MATERIAL |
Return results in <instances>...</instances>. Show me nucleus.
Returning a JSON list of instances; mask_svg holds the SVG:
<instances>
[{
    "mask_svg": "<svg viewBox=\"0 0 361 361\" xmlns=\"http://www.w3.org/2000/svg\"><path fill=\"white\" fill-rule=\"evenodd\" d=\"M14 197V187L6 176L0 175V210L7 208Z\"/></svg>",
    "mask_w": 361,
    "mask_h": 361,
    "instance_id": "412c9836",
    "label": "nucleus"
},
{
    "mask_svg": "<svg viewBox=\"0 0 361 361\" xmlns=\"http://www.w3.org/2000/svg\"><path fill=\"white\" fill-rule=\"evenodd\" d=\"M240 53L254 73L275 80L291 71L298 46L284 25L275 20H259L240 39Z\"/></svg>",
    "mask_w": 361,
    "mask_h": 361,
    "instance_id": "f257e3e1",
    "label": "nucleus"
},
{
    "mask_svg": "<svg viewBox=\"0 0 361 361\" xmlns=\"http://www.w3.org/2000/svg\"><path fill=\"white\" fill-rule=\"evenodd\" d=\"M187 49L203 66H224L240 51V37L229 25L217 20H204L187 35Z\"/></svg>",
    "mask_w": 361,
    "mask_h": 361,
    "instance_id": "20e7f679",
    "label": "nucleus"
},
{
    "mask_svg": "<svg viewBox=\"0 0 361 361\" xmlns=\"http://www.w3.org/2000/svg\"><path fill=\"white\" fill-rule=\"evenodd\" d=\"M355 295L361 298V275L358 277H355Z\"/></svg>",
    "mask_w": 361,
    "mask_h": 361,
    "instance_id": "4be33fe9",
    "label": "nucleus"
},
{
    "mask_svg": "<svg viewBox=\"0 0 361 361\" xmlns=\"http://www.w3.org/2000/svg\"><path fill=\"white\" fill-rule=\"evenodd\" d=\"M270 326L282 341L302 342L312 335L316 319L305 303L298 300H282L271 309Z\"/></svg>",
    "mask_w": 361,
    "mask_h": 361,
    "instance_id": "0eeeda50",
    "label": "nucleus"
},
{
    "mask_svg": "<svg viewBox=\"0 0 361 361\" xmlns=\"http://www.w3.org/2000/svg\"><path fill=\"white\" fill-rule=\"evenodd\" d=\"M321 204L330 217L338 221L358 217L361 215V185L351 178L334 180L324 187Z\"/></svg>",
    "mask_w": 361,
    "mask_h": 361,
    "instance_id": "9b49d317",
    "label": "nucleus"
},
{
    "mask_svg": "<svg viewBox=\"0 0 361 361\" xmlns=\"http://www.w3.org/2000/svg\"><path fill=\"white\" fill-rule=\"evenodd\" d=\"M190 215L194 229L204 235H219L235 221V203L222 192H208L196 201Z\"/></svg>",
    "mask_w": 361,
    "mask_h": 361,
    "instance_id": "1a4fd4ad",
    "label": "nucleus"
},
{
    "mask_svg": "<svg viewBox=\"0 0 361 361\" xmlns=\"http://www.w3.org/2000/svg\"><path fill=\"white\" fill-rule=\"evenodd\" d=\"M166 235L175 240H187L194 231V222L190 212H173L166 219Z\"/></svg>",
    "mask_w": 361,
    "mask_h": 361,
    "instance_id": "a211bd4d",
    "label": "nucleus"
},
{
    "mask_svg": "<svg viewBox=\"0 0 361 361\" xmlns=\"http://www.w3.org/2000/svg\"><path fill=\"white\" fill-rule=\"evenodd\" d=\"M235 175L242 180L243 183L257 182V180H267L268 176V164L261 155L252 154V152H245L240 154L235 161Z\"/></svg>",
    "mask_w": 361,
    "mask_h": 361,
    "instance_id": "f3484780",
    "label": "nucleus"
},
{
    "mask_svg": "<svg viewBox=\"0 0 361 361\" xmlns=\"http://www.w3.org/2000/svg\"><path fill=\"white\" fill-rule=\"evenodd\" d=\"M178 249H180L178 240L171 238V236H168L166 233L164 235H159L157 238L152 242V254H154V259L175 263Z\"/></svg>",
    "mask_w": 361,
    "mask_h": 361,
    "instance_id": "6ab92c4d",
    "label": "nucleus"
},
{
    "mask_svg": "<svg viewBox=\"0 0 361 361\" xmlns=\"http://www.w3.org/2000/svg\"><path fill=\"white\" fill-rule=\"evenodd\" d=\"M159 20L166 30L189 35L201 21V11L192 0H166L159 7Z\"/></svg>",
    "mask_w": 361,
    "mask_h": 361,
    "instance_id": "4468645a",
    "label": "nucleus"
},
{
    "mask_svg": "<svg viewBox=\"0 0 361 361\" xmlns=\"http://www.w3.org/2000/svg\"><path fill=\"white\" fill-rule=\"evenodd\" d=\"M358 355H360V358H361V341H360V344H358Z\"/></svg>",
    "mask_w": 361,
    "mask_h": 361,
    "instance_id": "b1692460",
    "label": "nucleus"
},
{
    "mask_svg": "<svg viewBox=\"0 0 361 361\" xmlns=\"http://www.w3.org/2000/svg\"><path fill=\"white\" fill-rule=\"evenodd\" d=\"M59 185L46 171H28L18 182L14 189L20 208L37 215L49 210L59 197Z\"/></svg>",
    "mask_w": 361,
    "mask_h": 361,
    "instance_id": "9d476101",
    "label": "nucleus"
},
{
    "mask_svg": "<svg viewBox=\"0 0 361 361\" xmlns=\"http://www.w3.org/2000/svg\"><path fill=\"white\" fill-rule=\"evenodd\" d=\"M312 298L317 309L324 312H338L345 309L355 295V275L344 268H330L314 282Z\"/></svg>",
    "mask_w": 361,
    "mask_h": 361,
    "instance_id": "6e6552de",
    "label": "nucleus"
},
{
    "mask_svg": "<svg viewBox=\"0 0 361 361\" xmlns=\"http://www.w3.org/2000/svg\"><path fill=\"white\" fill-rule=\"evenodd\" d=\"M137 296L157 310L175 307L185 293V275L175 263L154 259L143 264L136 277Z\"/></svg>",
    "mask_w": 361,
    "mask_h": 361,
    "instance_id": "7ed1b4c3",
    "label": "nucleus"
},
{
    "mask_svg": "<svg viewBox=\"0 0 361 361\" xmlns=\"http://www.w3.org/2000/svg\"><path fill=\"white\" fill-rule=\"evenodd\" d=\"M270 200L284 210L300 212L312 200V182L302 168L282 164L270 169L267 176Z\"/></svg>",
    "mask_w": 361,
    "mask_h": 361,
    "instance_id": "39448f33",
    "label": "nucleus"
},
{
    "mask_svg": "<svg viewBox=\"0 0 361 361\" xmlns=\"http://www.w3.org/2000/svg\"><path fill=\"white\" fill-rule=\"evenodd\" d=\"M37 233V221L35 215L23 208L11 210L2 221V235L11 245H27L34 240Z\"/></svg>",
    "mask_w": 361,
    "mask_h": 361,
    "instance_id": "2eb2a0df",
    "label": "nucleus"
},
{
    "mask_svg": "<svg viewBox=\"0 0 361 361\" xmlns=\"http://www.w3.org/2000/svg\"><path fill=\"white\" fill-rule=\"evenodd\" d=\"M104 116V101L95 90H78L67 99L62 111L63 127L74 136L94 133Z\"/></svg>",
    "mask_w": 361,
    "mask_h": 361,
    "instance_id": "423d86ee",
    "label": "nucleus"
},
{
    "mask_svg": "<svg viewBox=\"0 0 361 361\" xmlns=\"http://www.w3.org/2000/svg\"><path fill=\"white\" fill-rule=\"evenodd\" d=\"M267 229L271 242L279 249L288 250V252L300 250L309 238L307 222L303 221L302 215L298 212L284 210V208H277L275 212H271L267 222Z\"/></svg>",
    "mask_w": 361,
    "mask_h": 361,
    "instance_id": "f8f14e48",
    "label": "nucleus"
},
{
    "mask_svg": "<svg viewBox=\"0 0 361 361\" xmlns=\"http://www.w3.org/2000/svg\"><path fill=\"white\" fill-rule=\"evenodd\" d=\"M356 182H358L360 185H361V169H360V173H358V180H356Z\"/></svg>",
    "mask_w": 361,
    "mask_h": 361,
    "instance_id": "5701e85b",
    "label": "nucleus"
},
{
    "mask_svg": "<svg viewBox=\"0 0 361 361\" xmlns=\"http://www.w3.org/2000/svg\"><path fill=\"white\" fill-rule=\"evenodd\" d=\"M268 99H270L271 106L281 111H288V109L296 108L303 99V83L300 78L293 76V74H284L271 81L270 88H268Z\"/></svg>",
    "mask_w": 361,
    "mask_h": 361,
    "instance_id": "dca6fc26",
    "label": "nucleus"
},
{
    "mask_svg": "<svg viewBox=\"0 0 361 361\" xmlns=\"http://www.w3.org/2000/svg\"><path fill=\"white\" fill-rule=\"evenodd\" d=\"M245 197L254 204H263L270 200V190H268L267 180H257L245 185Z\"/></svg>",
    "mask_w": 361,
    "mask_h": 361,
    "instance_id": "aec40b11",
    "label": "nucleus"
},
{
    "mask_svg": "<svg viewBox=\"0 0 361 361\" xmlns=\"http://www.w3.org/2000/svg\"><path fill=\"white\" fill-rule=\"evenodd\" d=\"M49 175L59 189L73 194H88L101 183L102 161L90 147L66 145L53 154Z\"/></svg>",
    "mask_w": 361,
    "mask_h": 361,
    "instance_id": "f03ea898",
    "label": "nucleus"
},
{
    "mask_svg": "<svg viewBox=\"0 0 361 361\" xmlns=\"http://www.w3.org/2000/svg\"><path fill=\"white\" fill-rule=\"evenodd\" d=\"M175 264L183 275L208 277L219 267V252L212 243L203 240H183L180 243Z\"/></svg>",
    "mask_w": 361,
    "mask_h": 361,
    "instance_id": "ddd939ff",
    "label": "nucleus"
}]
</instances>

WRITTEN EXERCISE | How many lines of the material above contain the string "instances", with case counting? State only the number.

OUTPUT FOR THIS TASK | 4